• **What is required**:
Write out each line of the entries below that holds the word "clients".

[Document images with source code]
========

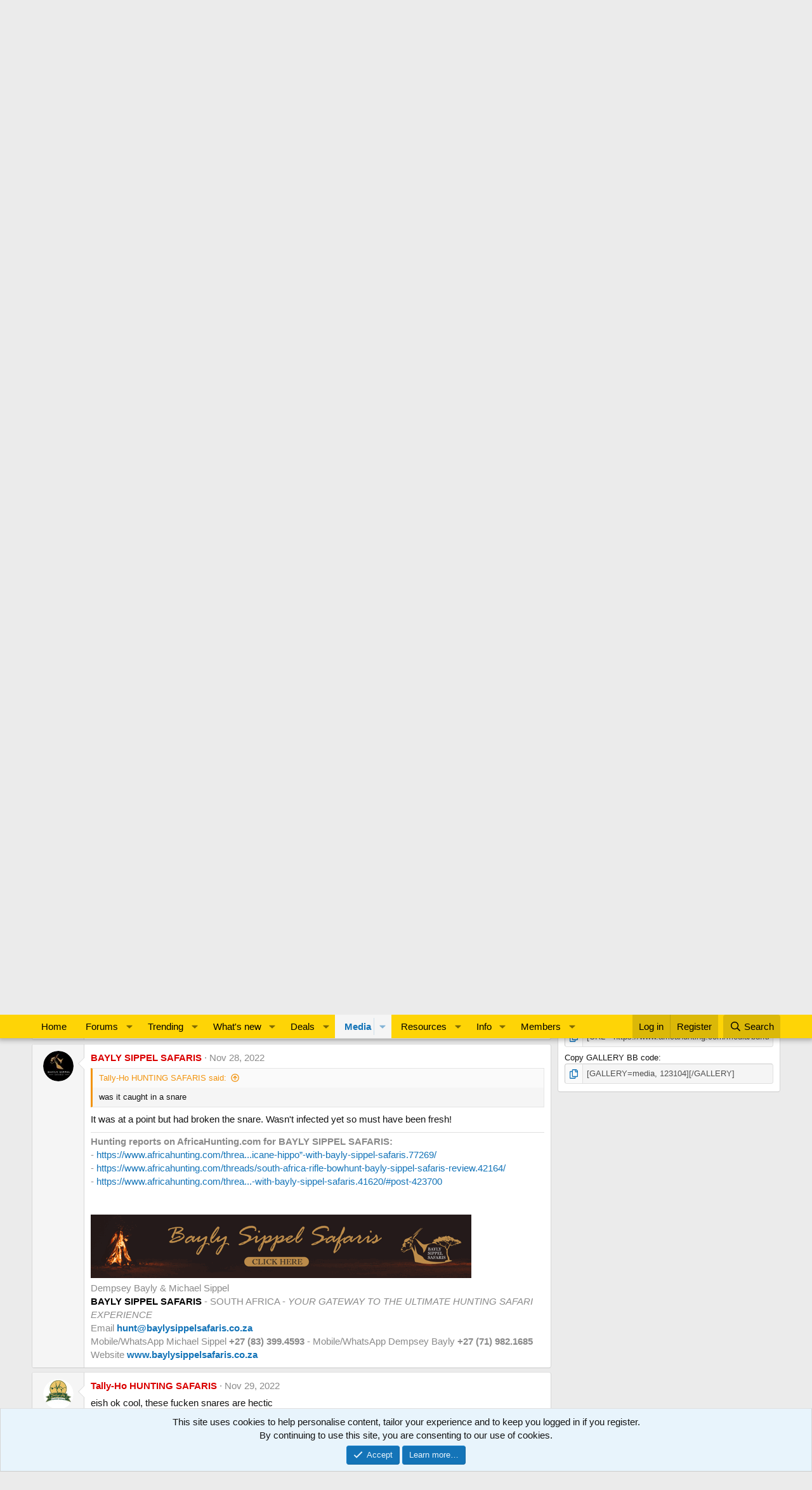

--- FILE ---
content_type: text/html; charset=utf-8
request_url: https://www.google.com/recaptcha/api2/aframe
body_size: 267
content:
<!DOCTYPE HTML><html><head><meta http-equiv="content-type" content="text/html; charset=UTF-8"></head><body><script nonce="67TSwlwTEi24TKoFUfEEjw">/** Anti-fraud and anti-abuse applications only. See google.com/recaptcha */ try{var clients={'sodar':'https://pagead2.googlesyndication.com/pagead/sodar?'};window.addEventListener("message",function(a){try{if(a.source===window.parent){var b=JSON.parse(a.data);var c=clients[b['id']];if(c){var d=document.createElement('img');d.src=c+b['params']+'&rc='+(localStorage.getItem("rc::a")?sessionStorage.getItem("rc::b"):"");window.document.body.appendChild(d);sessionStorage.setItem("rc::e",parseInt(sessionStorage.getItem("rc::e")||0)+1);localStorage.setItem("rc::h",'1769403362881');}}}catch(b){}});window.parent.postMessage("_grecaptcha_ready", "*");}catch(b){}</script></body></html>

--- FILE ---
content_type: text/html; charset=utf-8
request_url: https://www.google.com/recaptcha/api2/aframe
body_size: -268
content:
<!DOCTYPE HTML><html><head><meta http-equiv="content-type" content="text/html; charset=UTF-8"></head><body><script nonce="7OzNqLUTurLxXuG58r49kQ">/** Anti-fraud and anti-abuse applications only. See google.com/recaptcha */ try{var clients={'sodar':'https://pagead2.googlesyndication.com/pagead/sodar?'};window.addEventListener("message",function(a){try{if(a.source===window.parent){var b=JSON.parse(a.data);var c=clients[b['id']];if(c){var d=document.createElement('img');d.src=c+b['params']+'&rc='+(localStorage.getItem("rc::a")?sessionStorage.getItem("rc::b"):"");window.document.body.appendChild(d);sessionStorage.setItem("rc::e",parseInt(sessionStorage.getItem("rc::e")||0)+1);localStorage.setItem("rc::h",'1769403362881');}}}catch(b){}});window.parent.postMessage("_grecaptcha_ready", "*");}catch(b){}</script></body></html>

========

• **Expected answer**:
<!DOCTYPE HTML><html><head><meta http-equiv="content-type" content="text/html; charset=UTF-8"></head><body><script nonce="67TSwlwTEi24TKoFUfEEjw">/** Anti-fraud and anti-abuse applications only. See google.com/recaptcha */ try{var clients={'sodar':'https://pagead2.googlesyndication.com/pagead/sodar?'};window.addEventListener("message",function(a){try{if(a.source===window.parent){var b=JSON.parse(a.data);var c=clients[b['id']];if(c){var d=document.createElement('img');d.src=c+b['params']+'&rc='+(localStorage.getItem("rc::a")?sessionStorage.getItem("rc::b"):"");window.document.body.appendChild(d);sessionStorage.setItem("rc::e",parseInt(sessionStorage.getItem("rc::e")||0)+1);localStorage.setItem("rc::h",'1769403362881');}}}catch(b){}});window.parent.postMessage("_grecaptcha_ready", "*");}catch(b){}</script></body></html>
<!DOCTYPE HTML><html><head><meta http-equiv="content-type" content="text/html; charset=UTF-8"></head><body><script nonce="7OzNqLUTurLxXuG58r49kQ">/** Anti-fraud and anti-abuse applications only. See google.com/recaptcha */ try{var clients={'sodar':'https://pagead2.googlesyndication.com/pagead/sodar?'};window.addEventListener("message",function(a){try{if(a.source===window.parent){var b=JSON.parse(a.data);var c=clients[b['id']];if(c){var d=document.createElement('img');d.src=c+b['params']+'&rc='+(localStorage.getItem("rc::a")?sessionStorage.getItem("rc::b"):"");window.document.body.appendChild(d);sessionStorage.setItem("rc::e",parseInt(sessionStorage.getItem("rc::e")||0)+1);localStorage.setItem("rc::h",'1769403362881');}}}catch(b){}});window.parent.postMessage("_grecaptcha_ready", "*");}catch(b){}</script></body></html>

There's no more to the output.